Records for processing Block Start

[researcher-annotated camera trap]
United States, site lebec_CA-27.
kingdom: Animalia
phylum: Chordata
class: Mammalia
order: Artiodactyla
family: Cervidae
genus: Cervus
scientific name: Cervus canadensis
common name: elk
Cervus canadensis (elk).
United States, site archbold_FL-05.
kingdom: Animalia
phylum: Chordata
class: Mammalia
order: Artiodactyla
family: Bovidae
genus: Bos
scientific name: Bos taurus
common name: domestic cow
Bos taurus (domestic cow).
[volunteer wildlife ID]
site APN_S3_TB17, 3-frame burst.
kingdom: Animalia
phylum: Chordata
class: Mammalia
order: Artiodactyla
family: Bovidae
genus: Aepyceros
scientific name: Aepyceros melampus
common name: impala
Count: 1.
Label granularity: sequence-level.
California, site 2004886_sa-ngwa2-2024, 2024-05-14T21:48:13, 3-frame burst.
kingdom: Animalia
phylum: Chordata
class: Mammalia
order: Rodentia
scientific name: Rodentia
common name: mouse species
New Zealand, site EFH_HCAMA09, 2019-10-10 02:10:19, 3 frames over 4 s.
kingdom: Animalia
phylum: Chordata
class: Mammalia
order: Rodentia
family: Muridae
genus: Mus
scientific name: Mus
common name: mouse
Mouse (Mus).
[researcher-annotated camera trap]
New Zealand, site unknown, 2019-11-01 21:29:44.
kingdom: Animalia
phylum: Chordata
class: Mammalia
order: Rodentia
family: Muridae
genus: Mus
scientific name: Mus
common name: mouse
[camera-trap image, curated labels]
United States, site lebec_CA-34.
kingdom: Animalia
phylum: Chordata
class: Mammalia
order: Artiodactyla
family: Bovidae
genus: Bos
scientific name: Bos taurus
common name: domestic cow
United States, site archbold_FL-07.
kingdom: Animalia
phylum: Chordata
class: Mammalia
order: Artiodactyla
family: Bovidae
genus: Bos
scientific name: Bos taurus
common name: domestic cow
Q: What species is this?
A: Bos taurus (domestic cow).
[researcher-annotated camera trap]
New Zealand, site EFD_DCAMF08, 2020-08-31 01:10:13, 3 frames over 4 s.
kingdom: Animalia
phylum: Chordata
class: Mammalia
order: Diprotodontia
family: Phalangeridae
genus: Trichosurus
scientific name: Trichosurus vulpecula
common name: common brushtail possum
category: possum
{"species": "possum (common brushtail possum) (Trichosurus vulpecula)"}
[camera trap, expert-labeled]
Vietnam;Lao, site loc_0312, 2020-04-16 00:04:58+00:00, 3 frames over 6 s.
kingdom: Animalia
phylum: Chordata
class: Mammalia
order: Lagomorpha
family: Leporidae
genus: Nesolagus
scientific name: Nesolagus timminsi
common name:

Records for processing Block End

- **Prompt**:
Would you copy each line of the data exactly as it appears above?

- **Finished task**:
[researcher-annotated camera trap]
United States, site lebec_CA-27.
kingdom: Animalia
phylum: Chordata
class: Mammalia
order: Artiodactyla
family: Cervidae
genus: Cervus
scientific name: Cervus canadensis
common name: elk
Cervus canadensis (elk).
United States, site archbold_FL-05.
kingdom: Animalia
phylum: Chordata
class: Mammalia
order: Artiodactyla
family: Bovidae
genus: Bos
scientific name: Bos taurus
common name: domestic cow
Bos taurus (domestic cow).
[volunteer wildlife ID]
site APN_S3_TB17, 3-frame burst.
kingdom: Animalia
phylum: Chordata
class: Mammalia
order: Artiodactyla
family: Bovidae
genus: Aepyceros
scientific name: Aepyceros melampus
common name: impala
Count: 1.
Label granularity: sequence-level.
California, site 2004886_sa-ngwa2-2024, 2024-05-14T21:48:13, 3-frame burst.
kingdom: Animalia
phylum: Chordata
class: Mammalia
order: Rodentia
scientific name: Rodentia
common name: mouse species
New Zealand, site EFH_HCAMA09, 2019-10-10 02:10:19, 3 frames over 4 s.
kingdom: Animalia
phylum: Chordata
class: Mammalia
order: Rodentia
family: Muridae
genus: Mus
scientific name: Mus
common name: mouse
Mouse (Mus).
[researcher-annotated camera trap]
New Zealand, site unknown, 2019-11-01 21:29:44.
kingdom: Animalia
phylum: Chordata
class: Mammalia
order: Rodentia
family: Muridae
genus: Mus
scientific name: Mus
common name: mouse
[camera-trap image, curated labels]
United States, site lebec_CA-34.
kingdom: Animalia
phylum: Chordata
class: Mammalia
order: Artiodactyla
family: Bovidae
genus: Bos
scientific name: Bos taurus
common name: domestic cow
United States, site archbold_FL-07.
kingdom: Animalia
phylum: Chordata
class: Mammalia
order: Artiodactyla
family: Bovidae
genus: Bos
scientific name: Bos taurus
common name: domestic cow
Q: What species is this?
A: Bos taurus (domestic cow).
[researcher-annotated camera trap]
New Zealand, site EFD_DCAMF08, 2020-08-31 01:10:13, 3 frames over 4 s.
kingdom: Animalia
phylum: Chordata
class: Mammalia
order: Diprotodontia
family: Phalangeridae
genus: Trichosurus
scientific name: Trichosurus vulpecula
common name: common brushtail possum
category: possum
{"species": "possum (common brushtail possum) (Trichosurus vulpecula)"}
[camera trap, expert-labeled]
Vietnam;Lao, site loc_0312, 2020-04-16 00:04:58+00:00, 3 frames over 6 s.
kingdom: Animalia
phylum: Chordata
class: Mammalia
order: Lagomorpha
family: Leporidae
genus: Nesolagus
scientific name: Nesolagus timminsi
common name:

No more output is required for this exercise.